** Start SELECTED TEXT **

Friday, March 12, 2010

Gender Sucks.

I'm sorry, but it had to be said. My personal experiences and aversion to categorization aside. Seriously. Gender sucks.

I can't speak to the Egyptian perspective. I'm not sure how harassment is different for Egyptian women than it is for American women. But all I can say is this: The strength of character required to be a woman here, maybe to be a foreign woman here in particular, is astounding. I applaud and respect those who have that, but I am also so so SO horrified and outraged that it's a necessity. I love Egypt. I love the streets of Egypt. However, I do not love—and I hate that I am forced to tolerate—the day in day out comments and worse my female classmates receive.

My experiences here are not theirs, do not hold a candle to theirs in terms of difficulty or frustration. I am a boy here, maybe even an Egyptian boy at first glance (though eventually the exclamations of "India!" and "Amitabh Bachchan!" win out). Parents? Sorry, but that's the way it is. People don't "mistake" me for a guy, they interpret me as a guy, and I am fine with that, and it's not a problem or cause for worry.

** End SELECTED TEXT **
** Start DATA EXTRACT **

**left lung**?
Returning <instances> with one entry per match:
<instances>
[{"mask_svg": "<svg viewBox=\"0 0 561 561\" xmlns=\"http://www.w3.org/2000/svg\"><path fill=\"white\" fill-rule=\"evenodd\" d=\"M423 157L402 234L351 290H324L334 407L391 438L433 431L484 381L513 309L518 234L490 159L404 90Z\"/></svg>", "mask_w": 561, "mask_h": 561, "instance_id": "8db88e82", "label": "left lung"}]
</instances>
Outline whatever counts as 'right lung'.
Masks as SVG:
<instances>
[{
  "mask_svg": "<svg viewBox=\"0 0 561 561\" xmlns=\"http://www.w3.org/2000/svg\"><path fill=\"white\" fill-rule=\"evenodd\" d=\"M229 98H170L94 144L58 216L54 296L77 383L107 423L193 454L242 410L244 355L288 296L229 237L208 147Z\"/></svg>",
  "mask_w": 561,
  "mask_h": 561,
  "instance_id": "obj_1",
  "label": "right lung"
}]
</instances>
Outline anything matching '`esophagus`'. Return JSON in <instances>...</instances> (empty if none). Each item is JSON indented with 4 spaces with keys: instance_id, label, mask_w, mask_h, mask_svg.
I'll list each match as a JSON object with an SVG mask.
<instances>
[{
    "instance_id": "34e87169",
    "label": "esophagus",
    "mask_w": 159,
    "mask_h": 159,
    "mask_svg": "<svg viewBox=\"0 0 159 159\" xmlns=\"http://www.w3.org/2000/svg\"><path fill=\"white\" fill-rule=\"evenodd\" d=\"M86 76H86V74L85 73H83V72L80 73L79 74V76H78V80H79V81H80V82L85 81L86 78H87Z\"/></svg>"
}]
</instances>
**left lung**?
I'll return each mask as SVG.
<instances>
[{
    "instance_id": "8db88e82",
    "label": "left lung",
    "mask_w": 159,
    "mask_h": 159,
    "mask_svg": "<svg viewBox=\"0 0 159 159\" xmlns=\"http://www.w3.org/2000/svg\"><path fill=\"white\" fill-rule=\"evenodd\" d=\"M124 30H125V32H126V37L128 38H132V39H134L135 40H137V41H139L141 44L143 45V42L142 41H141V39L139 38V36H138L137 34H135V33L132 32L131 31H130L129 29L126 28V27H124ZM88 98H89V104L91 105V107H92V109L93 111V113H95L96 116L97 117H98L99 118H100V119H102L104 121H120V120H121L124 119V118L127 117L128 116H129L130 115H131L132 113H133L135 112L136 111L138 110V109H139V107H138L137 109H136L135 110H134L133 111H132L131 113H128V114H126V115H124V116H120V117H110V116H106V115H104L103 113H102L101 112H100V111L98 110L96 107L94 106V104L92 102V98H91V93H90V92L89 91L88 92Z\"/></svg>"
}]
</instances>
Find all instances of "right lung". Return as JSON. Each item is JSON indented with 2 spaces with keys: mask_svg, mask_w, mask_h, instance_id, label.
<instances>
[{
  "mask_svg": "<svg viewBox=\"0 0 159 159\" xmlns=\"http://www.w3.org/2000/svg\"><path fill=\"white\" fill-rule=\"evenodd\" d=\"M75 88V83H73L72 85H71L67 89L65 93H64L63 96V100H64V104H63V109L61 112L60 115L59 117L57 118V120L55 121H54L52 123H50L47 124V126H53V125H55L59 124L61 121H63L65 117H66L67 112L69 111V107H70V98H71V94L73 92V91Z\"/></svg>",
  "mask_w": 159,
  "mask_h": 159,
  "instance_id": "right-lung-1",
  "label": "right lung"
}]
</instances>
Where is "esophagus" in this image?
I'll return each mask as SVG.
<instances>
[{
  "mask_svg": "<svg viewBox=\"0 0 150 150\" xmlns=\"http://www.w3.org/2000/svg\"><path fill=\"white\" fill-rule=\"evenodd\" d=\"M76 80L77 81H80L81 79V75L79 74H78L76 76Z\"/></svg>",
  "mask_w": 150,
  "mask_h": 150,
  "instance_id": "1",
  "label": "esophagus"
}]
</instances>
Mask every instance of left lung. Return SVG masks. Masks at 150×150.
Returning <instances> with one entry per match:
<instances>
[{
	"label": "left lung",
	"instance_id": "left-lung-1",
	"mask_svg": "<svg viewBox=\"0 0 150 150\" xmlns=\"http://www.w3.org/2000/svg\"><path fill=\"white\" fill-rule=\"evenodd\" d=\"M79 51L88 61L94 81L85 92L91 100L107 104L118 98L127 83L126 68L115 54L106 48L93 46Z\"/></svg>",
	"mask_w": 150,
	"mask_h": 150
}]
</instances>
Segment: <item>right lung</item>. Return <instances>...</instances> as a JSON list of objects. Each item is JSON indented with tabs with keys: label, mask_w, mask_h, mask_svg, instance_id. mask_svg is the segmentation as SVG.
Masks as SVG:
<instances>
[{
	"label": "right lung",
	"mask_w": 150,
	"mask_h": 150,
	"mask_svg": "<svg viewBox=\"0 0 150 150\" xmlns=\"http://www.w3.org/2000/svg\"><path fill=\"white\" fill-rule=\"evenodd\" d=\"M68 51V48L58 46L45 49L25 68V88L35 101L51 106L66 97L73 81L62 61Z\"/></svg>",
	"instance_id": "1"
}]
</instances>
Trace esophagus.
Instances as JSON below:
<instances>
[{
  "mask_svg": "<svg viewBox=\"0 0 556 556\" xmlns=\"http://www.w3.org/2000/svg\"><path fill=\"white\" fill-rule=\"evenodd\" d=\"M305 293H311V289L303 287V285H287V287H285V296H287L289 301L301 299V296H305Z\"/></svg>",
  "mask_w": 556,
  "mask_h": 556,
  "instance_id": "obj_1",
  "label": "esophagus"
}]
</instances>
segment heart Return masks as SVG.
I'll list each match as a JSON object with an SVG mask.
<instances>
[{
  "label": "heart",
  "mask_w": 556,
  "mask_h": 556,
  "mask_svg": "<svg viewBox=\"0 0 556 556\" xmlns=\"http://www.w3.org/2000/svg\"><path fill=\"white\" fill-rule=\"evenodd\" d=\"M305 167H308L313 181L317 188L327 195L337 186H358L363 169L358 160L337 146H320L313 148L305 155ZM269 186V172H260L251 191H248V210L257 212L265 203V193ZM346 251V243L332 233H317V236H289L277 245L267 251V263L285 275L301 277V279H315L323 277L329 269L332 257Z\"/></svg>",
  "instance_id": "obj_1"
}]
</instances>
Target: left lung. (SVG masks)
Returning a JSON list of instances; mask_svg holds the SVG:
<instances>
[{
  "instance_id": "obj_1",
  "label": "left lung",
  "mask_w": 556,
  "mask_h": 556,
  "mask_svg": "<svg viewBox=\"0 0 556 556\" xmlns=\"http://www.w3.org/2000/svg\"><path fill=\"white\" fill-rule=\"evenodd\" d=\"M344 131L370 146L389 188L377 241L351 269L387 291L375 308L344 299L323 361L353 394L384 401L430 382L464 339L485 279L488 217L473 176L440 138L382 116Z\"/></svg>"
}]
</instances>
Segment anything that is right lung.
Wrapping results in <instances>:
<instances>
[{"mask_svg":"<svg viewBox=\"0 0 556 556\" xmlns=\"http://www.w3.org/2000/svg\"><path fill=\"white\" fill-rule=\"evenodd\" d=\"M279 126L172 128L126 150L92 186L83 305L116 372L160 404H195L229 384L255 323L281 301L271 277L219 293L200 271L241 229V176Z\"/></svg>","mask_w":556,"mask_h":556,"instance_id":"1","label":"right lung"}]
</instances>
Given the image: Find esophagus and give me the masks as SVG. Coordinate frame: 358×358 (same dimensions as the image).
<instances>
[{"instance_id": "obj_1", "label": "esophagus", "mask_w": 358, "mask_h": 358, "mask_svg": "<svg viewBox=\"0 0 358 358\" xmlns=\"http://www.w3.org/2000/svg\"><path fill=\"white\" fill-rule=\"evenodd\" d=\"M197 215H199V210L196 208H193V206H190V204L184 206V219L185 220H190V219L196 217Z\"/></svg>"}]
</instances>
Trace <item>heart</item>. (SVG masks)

** End DATA EXTRACT **

## [EXERCISE]
Rewrite the stretch of the post on gender from "My experiences here" through "cause for worry.", swapping "frustration" for "annoyance".

## [FINISHED TASK]
My experiences here are not theirs, do not hold a candle to theirs in terms of difficulty or annoyance. I am a boy here, maybe even an Egyptian boy at first glance (though eventually the exclamations of "India!" and "Amitabh Bachchan!" win out). Parents? Sorry, but that's the way it is. People don't "mistake" me for a guy, they interpret me as a guy, and I am fine with that, and it's not a problem or cause for worry.